Doug, the way you ask the question answers it. In your view, it's not possible to be both actively involved and sitting in one's seat. Receptivity, by your lights, is akin to passivity.

When you read a book, do you feel like a paper towel sopping up Kool-Aid?

I hope not. A person can both absorb something and be actively engaged. In fact, I doubt you could take something in if you weren't engaged.

Art--any kind, as long as it's good--offers an especially charged form of engagement. The artist has created a singular experience for you--to pull you out of yourself so that when you return there will be more to you. If you "participate" as you mean it-- shaping the very thing you might have simply experienced--you shift the balance between you and it. Less of it, more of you.

The good intentions behind advocating this kind of participation--to save us from feeling isolated--misunderstands loneliness, conflating it with solitude. Loneliness isn't about being alone, it's about never being able to escape yourself. Art is one of loneliness' best cures. An active cure. But you need to allow the art to set its own course for it to work its magic.

My follow-up:

When I used the word "active" I was not discounting the type of active engagement people experience when they watch a dance performance or read a book. I was using "active" in a different sense - one of being directly connected to or engaged with a work in some type of contributory or physical sense.

For example, when I performed in a community dance program last week, I enjoyed waiting in the wings and watching the dance company members perform on stage - the community members entered the stage to perform the last third of this piece, "Still Crossing," with company members. What I especially liked was to see how the dancers integrated bits and pieces of the movements that we were taught for our portion of the dance. I guess the question is if I were now in the audience watching the entire "Still Crossing" what would the experience be like for me and how would it possibly be different from somebody else who was not involved in the community portion of this dance?

So one example of what I mean by "active" is to be able to make a physical connection between what one sees on stage and what one has experienced with one's own body.

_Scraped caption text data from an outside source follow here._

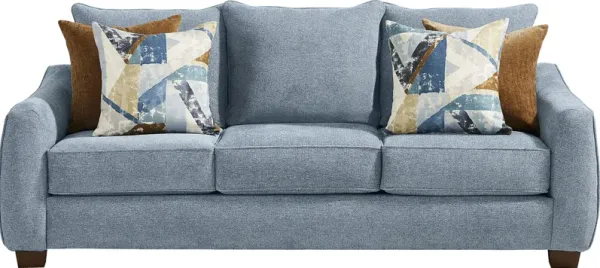 Odette Denim Sleeper Sofa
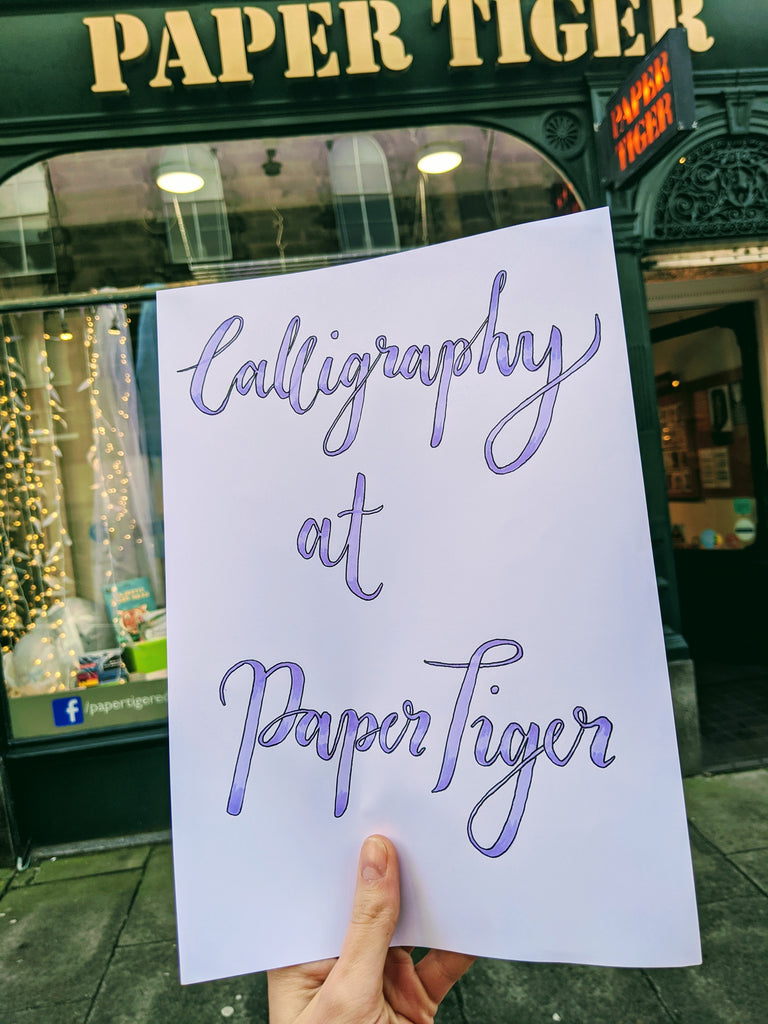Introduction to Modern Calligraphy - 19th January 1.30pm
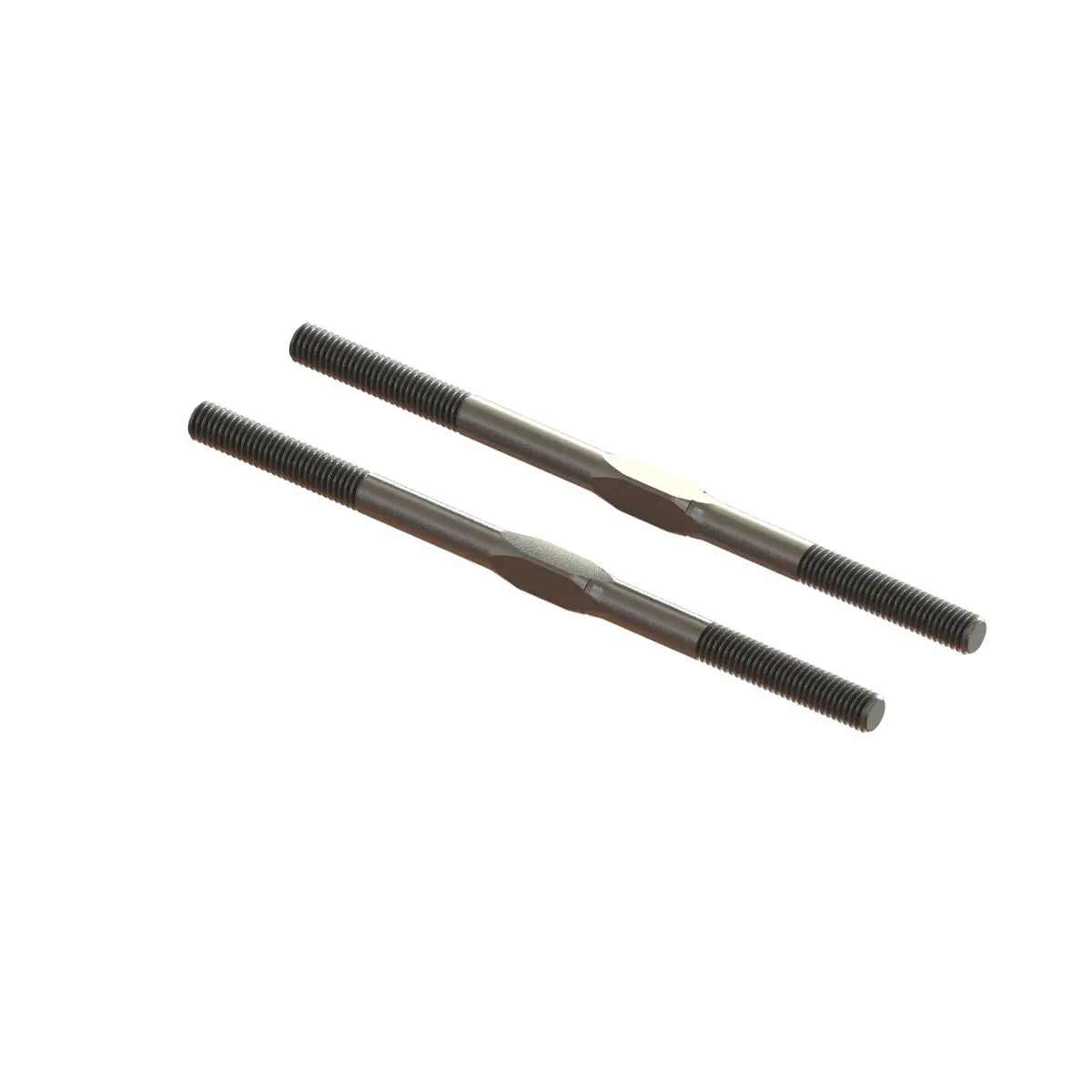 Arrma Steel Turnbuckle, M5x89mm Silver (2): Exb 1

There are many other possible examples that can often be facilitated by the Internet such as making performances and rehearsals available online and offering Internet users the opportunity to offer feedback and criticisms as well as, possibly, contributing their own dance movements in video form. And there are many approaches to offline participatory engagement as well that have been explored over the years.

You write that following my approach one may shape "the very thing you might have simply experienced--you shift the balance between you and it. Less of it, more of you." And follow with "Art is one of loneliness' best cures. An active cure. But you need to allow the art to set its own course for it to work its magic."

Why is it necessary or preferable to pre-set the balance between "you and it"? And why is the best art by definition one that "sets its own course"? Isn't this really up to the artist and how he or she wishes to create art and engage audiences?